Using results of antibody tests performed on a control group, researchers found that the number of adults infected with COVID in the county was three times higher than what tests reflected between May and June of last year. Among children, the numbers were more stark, as researchers found that five times more children were actually infected than testing confirmed, City News Service reports.

“The researchers estimated that at the time of the study, which was back in late spring of 2021, 30 percent of L.A. County adults had been infected and 37 percent of children had been infected,” L.A. county Public Health Director Barbara Ferrer said of the results from the CalScope study.

During that time period, the county was only reporting infections in 10 percent of adults and slightly under 10 percent of children, Ferrer said. The differences in actual infections versus reported cases were due to the shortcomings of the testing system, she said, adding that many asymptomatic people never got tested and access to testing was limited at times, which prevented people from being able to confirm their infection.

The availability of at-home testing has also impacted the official case county since people who test at home don’t necessarily report their results to the county, Ferrer said.

The study data “can serve as an indication of the large number of infections that go unreported in L.A. County,” she said. “This is important to understand because it gives us a sense of the true scope and impact of the pandemic.”

The study arrives as the county sees a steady increase in infection rates driven by the BA.2 subvariant of the virus. It is now believed to account for 67 percent of all infections locally—a jump from 47 percent one week ago and from 32 percent the week prior, City News Service reports.

The county is now averaging more than 1,000 new COVID cases per day over the past week, compared to 878 from the week prior, Ferrer said.

But while infection rates have been increasing, the county is not seeing an uptick in hospitalizations or deaths at this time—a fact that Ferrer said could be the result of increased vaccination rates or other levels of immunity preventing people from becoming severely ill from the virus, City News Service reports.

However, Ferrer warned that a COVID infection still has the potential for severe consequences, including death.

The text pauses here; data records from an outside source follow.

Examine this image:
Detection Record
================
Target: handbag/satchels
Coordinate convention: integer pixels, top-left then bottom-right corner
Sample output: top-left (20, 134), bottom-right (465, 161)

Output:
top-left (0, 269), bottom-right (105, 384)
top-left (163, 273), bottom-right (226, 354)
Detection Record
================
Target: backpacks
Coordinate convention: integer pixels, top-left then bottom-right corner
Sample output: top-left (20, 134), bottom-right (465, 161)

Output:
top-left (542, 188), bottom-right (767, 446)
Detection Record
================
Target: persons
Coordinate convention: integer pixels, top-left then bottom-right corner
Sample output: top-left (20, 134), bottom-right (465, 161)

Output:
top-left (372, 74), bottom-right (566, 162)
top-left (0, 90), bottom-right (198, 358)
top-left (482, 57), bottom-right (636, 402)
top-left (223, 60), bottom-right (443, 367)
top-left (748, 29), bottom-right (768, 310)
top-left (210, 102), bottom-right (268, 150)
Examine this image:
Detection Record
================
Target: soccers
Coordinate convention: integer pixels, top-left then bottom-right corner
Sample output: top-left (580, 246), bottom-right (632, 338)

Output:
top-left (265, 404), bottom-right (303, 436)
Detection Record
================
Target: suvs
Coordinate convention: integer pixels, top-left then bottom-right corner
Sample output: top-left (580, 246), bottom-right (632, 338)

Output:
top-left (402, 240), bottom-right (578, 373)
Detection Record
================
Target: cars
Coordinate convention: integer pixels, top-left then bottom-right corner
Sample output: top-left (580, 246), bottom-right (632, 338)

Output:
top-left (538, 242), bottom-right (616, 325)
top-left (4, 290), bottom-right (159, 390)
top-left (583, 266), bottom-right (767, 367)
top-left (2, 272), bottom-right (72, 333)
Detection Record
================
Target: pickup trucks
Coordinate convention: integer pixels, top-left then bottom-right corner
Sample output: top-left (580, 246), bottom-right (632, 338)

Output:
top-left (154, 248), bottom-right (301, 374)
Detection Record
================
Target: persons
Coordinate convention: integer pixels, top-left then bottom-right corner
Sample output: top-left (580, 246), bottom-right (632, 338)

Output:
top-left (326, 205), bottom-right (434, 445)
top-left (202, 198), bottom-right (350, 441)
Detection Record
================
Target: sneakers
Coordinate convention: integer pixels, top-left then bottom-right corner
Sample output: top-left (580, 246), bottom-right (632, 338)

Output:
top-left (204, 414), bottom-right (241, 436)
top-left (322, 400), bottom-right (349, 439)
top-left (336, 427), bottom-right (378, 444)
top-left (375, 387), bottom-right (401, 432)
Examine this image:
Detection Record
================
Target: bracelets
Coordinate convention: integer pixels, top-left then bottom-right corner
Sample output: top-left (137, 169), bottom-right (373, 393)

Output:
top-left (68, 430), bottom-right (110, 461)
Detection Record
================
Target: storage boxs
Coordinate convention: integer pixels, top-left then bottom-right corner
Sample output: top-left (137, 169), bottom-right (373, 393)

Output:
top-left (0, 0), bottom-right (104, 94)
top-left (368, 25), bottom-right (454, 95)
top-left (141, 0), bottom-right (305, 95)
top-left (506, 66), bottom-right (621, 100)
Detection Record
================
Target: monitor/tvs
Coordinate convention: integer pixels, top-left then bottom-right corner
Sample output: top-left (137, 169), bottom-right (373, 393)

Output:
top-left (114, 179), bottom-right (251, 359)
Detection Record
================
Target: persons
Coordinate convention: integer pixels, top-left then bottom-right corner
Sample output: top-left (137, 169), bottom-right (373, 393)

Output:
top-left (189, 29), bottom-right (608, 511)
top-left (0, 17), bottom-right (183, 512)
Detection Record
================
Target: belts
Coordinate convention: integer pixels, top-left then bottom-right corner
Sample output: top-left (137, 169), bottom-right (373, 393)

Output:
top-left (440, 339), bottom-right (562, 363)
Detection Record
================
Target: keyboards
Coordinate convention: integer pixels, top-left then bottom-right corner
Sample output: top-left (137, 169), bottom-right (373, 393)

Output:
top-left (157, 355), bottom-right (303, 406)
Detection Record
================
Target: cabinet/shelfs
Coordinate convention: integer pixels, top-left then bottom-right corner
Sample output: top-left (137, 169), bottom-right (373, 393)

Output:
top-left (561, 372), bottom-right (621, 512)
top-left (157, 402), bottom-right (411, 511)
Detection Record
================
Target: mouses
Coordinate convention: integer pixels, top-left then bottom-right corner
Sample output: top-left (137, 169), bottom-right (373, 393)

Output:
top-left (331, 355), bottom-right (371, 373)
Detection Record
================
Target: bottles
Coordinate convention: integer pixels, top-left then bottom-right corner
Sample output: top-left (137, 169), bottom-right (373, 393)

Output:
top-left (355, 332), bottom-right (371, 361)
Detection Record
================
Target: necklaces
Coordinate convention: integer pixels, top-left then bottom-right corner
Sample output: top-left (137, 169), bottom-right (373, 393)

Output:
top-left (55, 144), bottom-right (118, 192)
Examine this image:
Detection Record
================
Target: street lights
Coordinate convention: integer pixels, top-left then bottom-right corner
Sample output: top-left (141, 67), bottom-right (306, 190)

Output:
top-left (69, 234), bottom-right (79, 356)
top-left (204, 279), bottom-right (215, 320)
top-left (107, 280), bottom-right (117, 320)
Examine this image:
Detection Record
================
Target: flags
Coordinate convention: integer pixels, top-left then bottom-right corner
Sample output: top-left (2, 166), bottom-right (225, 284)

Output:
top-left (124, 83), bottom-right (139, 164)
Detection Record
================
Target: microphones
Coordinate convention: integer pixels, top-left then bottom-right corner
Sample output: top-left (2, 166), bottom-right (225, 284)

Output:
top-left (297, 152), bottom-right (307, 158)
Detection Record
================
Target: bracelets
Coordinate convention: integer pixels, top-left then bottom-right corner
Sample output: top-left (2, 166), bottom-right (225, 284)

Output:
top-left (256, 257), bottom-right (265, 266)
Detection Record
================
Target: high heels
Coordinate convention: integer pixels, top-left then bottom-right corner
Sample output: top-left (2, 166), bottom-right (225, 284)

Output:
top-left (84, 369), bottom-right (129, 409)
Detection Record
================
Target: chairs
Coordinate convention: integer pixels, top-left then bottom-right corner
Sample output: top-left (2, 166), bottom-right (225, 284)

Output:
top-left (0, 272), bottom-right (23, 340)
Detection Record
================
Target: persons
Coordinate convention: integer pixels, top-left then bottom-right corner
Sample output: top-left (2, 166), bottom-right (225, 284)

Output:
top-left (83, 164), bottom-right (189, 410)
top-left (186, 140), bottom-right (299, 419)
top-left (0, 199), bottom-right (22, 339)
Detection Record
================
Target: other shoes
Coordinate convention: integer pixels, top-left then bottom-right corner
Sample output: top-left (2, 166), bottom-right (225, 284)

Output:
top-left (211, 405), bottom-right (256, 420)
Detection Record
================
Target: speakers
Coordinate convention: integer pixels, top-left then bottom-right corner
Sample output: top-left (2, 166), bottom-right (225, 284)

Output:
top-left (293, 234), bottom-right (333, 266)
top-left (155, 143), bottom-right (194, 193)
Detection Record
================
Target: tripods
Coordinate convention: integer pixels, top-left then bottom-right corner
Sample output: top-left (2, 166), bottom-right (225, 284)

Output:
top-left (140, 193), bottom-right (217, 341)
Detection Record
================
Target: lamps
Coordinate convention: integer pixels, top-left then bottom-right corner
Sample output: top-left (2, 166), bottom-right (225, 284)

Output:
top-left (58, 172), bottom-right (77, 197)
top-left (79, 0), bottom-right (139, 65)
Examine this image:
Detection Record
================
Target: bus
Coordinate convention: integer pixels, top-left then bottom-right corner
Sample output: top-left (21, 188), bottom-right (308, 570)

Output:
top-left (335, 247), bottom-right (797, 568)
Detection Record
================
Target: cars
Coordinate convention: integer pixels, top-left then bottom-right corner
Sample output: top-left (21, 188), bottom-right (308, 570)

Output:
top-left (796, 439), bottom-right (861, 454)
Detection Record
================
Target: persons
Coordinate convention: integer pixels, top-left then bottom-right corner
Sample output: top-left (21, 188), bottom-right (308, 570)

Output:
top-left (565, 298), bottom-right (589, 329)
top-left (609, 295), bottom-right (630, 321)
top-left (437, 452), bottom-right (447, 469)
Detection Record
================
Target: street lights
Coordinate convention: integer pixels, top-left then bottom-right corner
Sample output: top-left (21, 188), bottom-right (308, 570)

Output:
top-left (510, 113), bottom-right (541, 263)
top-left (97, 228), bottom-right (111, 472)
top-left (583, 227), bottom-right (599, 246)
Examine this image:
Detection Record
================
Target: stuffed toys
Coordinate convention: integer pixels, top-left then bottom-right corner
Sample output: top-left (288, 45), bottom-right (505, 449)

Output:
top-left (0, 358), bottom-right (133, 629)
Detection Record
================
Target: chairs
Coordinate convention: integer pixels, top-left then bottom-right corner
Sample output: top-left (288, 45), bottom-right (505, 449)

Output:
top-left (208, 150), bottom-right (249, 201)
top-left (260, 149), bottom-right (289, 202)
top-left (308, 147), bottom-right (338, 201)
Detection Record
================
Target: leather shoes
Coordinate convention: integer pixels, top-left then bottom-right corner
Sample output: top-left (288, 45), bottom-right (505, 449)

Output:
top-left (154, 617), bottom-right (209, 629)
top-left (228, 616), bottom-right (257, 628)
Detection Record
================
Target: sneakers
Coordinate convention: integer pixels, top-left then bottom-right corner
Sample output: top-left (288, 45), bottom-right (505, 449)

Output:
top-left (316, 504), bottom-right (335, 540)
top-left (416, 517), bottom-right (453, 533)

“We’re seeing sort of the steady, small increases, somewhere between two percent to three percent rise every day in cases,” she said. “At some point this will become more concerning if it doesn’t level off, and our hope is that it does level off. Our hope is that in fact people recognize we’ve got a more infectious subvariant circulating. Be more careful. Put that mask on in these higher-risk settings. Go ahead and get tested when you’re gathering. Be sensible to try to avoid either a re-infection or a new infection.”

L.A. County reported 1,214 new infections on Thursday, bringing the overall total to 2,849,185 since the start of the pandemic, according to the county’s tracking website. An additional 12 deaths were also reported, raising the overall death toll to 31,839.

The county on Friday ended its mandate to quarantine asymptomatic people exposed to the virus. Previously, those who were exposed to an infected person had to stay home for at least five days to determine whether they would test positive or become sick, provided they remain symptom-free, the Los Angeles Times reports.